As I tucked the kids into bed tonight each of them gave me a hug and kiss to my forehead. When I got to Anna she said, “You’re the best dad in the whole world”. I smiled and was feeling pretty good about myself as I began to leave. Until she added, “But I’m going to ask Santa for a new dad if you don’t let us decorate the tree tomorrow”.

Is there a book for that?

What Makes a Good Father?

I used to believe a good father was one who built the largest home for his family.

Or drove the fanciest cars.

Or had the coolest sounding job title. image

Or wore the finest tailored suits.

Or played 18 each week at the country club.

Or owned the neighborhood’s only riding lawn mower.

That’s what I thought anyway. I assumed fathers were supposed to focus 95% of their energy on work and the remainder doing yard work and watching football.

No worries though.

Mom to the rescue. She’ll be there to wipe the tears and bandage the scrapes. She’ll attend the field trips and parent teacher conferences. She knows my favorite snack is Cap’N Crunch from 7-11 cup and chocolate milk from the carton.

In other words, she’s everything the father isn’t.

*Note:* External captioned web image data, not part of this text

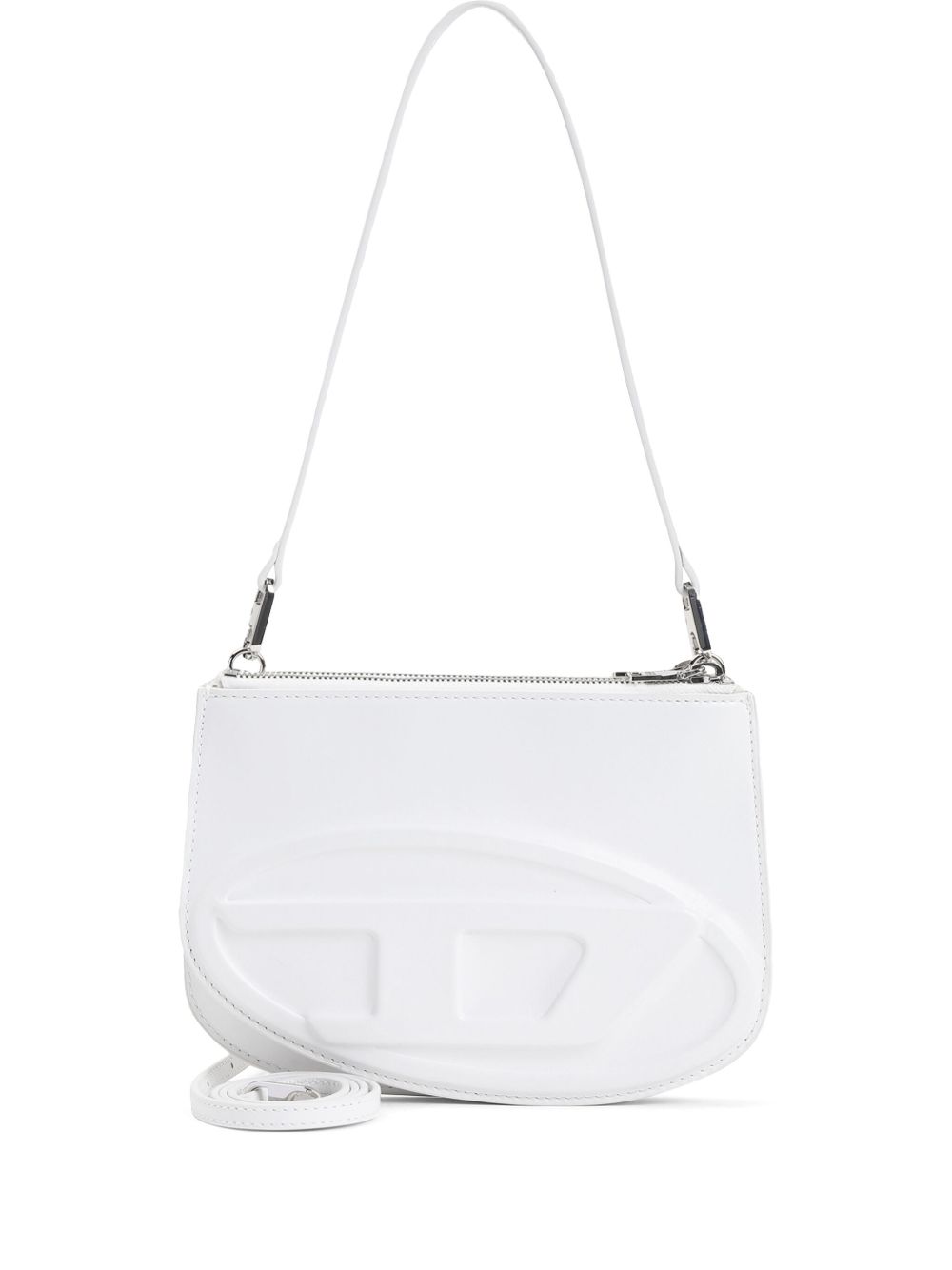 Diesel Bags.. White image 0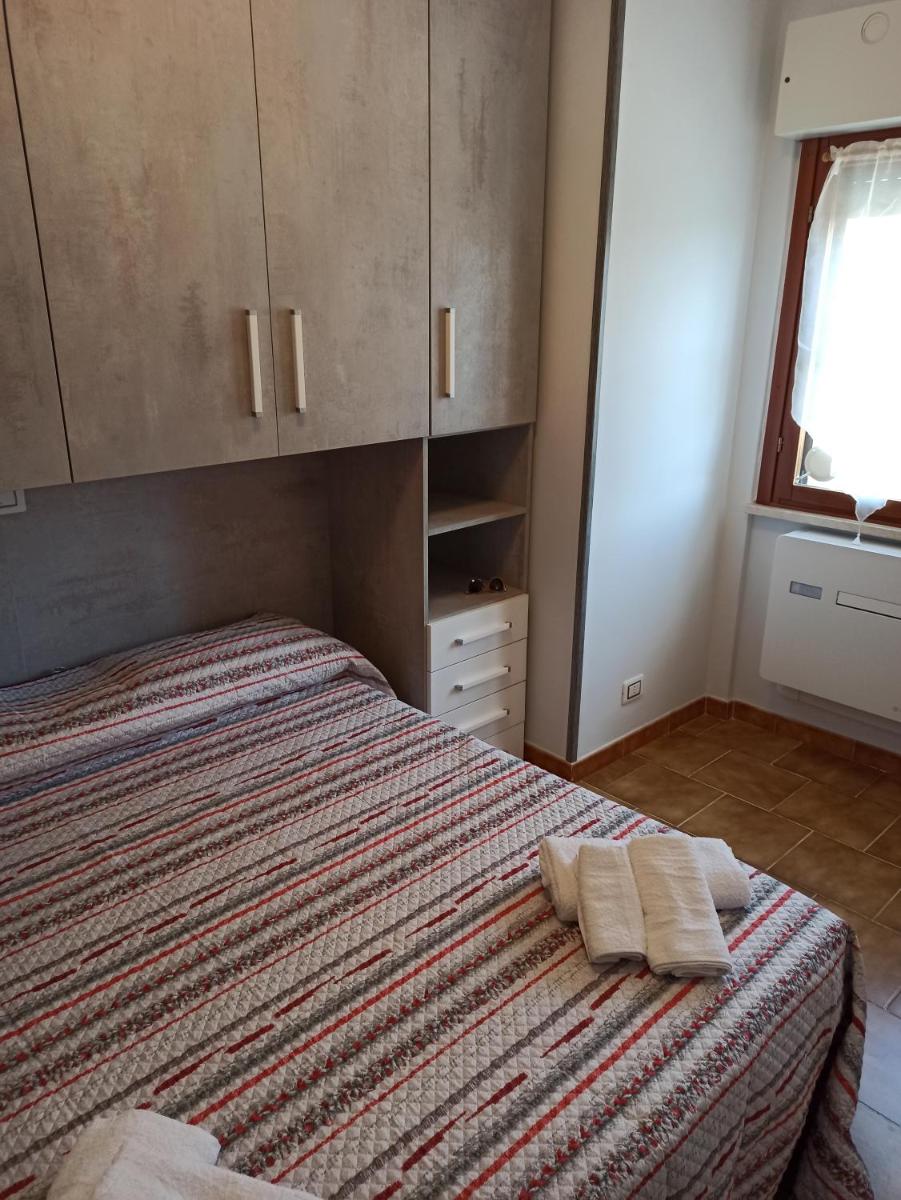 Scacciapensieri house - Housity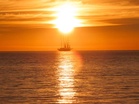 El Nino conditions likely to emerge by May-July 2026, says World Meteorological Organisation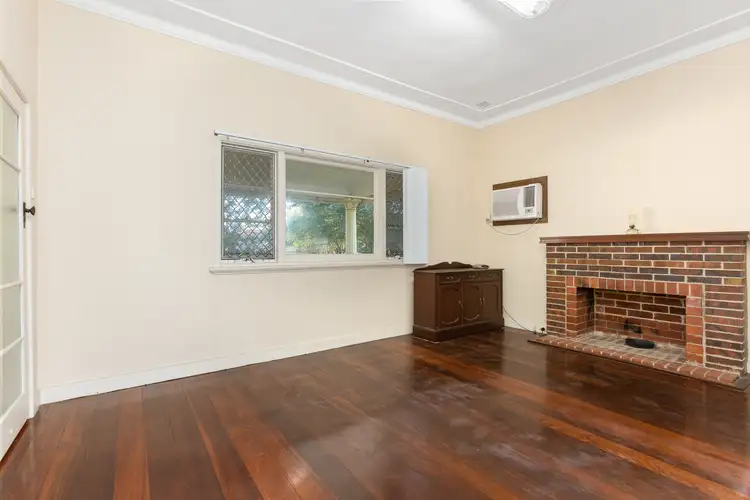 Third view of Homely house listing, 805/11 Raleigh Street, Carlisle WA 6101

But it doesn’t have to be this way. It shouldn’t be this way.

What makes a good father?

I’m still trying to fit the puzzle pieces together. At best, the border is in place. 

What I choose to wear or drive makes no difference.

But how much time I spend reading to them does.

So does raking leaves together, camel rides and hot chocolate runs.

One piece at a time.

The Answer Escapes Me

When I graduated from college I thought I knew the answers to a number of questions about history, and music and accounting.

A few months into my first real job I figured I knew all about hiring, training and butt kissing. image

When I got married I received on-the-job training in showing courtesy, diplomacy and kindness.

Now that I have four enthusiastic young kids running around the house I know that I don’t know JACK SQUAT.

Which is a huge shot to my ego because I was starting to think I could at least keep my score in the positive and stick around for final Jeopardy were I ever invited to be a contestant during “College Week”.

Having children has only confirmed that I don’t know much of anything. A day doesn’t go by that I’m fielding questions for which Google has no answer. Here’s a sampling of the questions the kids asked me as we washed the cars this weekend:

“What is the most important part of the car?”

“What are windows made of?”

“How does a sponge hold so much water?”

“How come we have to sing in church?”

“How do my new glasses make my eyes see better?”

“Who makes it rain?”

It won’t be long before my kids know more than I do and won’t look to me for answers.

But hopefully they will continue to use my lap as a pillow and my back as a ladder to the top bunk.